Apa yang dimaksud dengan Lembaga Negara Independen ?

Lembaga Negara

Lembaga Negara Indonesia adalah lembaga-lembaga negara yang dibentuk berdasarkan UUD, UU, atau oleh peraturan yang lebih rendah.

Apa yang dimaksud dengan Lembaga Negara Independen ?

Lembaga negara pada saat ini mengalami perkembangan pesat, hal ini disebabkan beberapa hal, antara lain:

  • Negara mengalami perkembangan di mana kehidupan ekonomi dan sosial menjadi sangat kompleks yang mengakibatkan badan eksekutif mengatur hampir seluruh kehidupan masyarakat.

  • Hampir semua negara modern mempunyai tujuan untuk mencapai kesejahteraan bagi seluruh rakyatnya yang berkonsep negara kesejahteraan ( Welfare State ). Untuk mencapai tujuan tersebut negara dituntut menjalankan fungsi secara tepat, cepat dan komprehensip dari semua lembaga negara.

  • Adanya keadaan dan kebutuhan yang nyata, baik karena faktor-faktor sosial, ekonomi, politik dan budaya di tengah dinamika gelombang pengaruh globalisme versus lokalisme yang semakin komplek mengakibatkan variasi struktur dan fungsi organisasi dan institusi-institusi kenegaraan semakin berkembang.

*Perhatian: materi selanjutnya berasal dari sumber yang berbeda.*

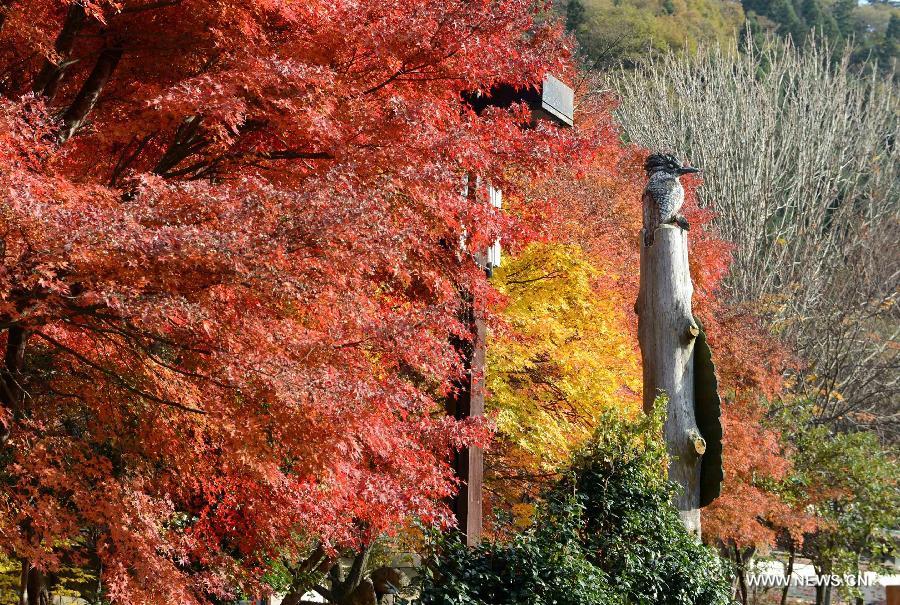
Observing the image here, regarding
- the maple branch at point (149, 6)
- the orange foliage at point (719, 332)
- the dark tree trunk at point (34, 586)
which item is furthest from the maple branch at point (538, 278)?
the maple branch at point (149, 6)

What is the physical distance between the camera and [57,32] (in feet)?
22.4

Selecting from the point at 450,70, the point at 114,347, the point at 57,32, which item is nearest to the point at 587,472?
the point at 450,70

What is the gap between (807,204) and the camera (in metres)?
27.6

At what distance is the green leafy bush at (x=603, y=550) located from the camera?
5.73 metres

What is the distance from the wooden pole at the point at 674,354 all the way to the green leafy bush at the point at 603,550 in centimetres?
33

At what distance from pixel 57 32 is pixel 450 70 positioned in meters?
2.88

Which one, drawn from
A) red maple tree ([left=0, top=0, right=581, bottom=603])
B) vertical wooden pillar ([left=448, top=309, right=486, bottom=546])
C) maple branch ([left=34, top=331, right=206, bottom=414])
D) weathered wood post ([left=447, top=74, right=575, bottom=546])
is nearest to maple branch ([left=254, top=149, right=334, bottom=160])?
red maple tree ([left=0, top=0, right=581, bottom=603])

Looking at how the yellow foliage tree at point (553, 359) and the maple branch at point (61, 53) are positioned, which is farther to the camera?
the yellow foliage tree at point (553, 359)

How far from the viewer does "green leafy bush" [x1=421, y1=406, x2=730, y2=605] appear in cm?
573

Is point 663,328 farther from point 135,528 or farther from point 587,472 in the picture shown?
point 135,528

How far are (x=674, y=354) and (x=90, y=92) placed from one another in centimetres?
470

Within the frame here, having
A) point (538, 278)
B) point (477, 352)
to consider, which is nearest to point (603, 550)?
point (477, 352)

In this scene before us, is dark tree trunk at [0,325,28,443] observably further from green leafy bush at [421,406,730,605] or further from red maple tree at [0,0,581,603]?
green leafy bush at [421,406,730,605]

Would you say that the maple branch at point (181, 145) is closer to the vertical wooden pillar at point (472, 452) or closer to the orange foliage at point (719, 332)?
the vertical wooden pillar at point (472, 452)
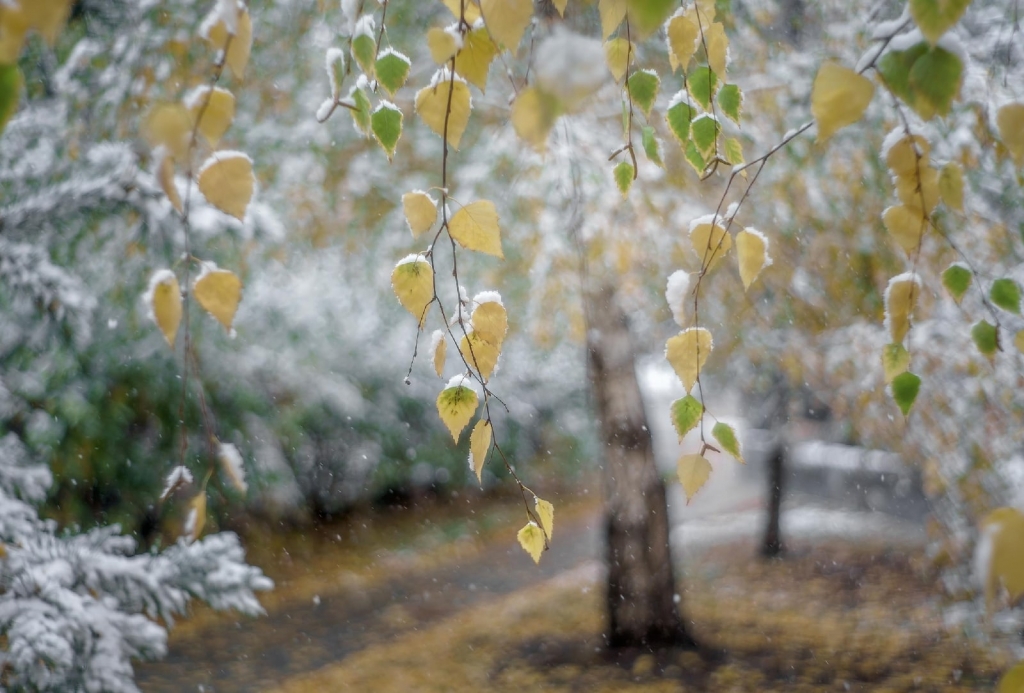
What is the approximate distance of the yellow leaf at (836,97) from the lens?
69 cm

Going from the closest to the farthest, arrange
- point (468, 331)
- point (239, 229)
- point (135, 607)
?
point (468, 331) < point (135, 607) < point (239, 229)

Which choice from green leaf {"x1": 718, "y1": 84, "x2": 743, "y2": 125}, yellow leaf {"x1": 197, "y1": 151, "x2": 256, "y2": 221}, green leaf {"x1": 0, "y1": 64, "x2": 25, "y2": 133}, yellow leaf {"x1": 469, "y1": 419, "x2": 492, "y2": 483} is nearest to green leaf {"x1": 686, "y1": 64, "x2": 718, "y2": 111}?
green leaf {"x1": 718, "y1": 84, "x2": 743, "y2": 125}

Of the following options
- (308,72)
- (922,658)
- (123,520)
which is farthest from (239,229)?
(922,658)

  • Terjadinya transisi demokrasi, yang mengakibatkan berbagai kesulitan ekonomi, dikarenakan terjadinya aneka perubahan sosial dan ekonomi. Negara yang mengalami perubahan sosial dan ekonomi memaksa banyak negara melakukan eksperimentasi kelembagaan ( institutional experimentation ).

Dalam perkembangannya sebagian besar lembaga yang dibentuk tersebut adalah lembaga-lembaga yang mempunyai fungsi pembantu bukan yang berfungsi utama. Lembaga tersebut disebut Auxiliary States institutions,* atau *Auxiliary States Organ yang apabila diterjemahkan dalam bahasa Indonesia berarti institusi atau organ negara penunjang. Para ahli hukum tata negara Indonesia tidak memiliki padanan kata yang sama untuk menyebut lembaga ini ada yang menyebut lembaga negara pembantu, lembaga negara penunjang, lembaga negara melayani, lembaga negara independen dan lembaga negara mandiri.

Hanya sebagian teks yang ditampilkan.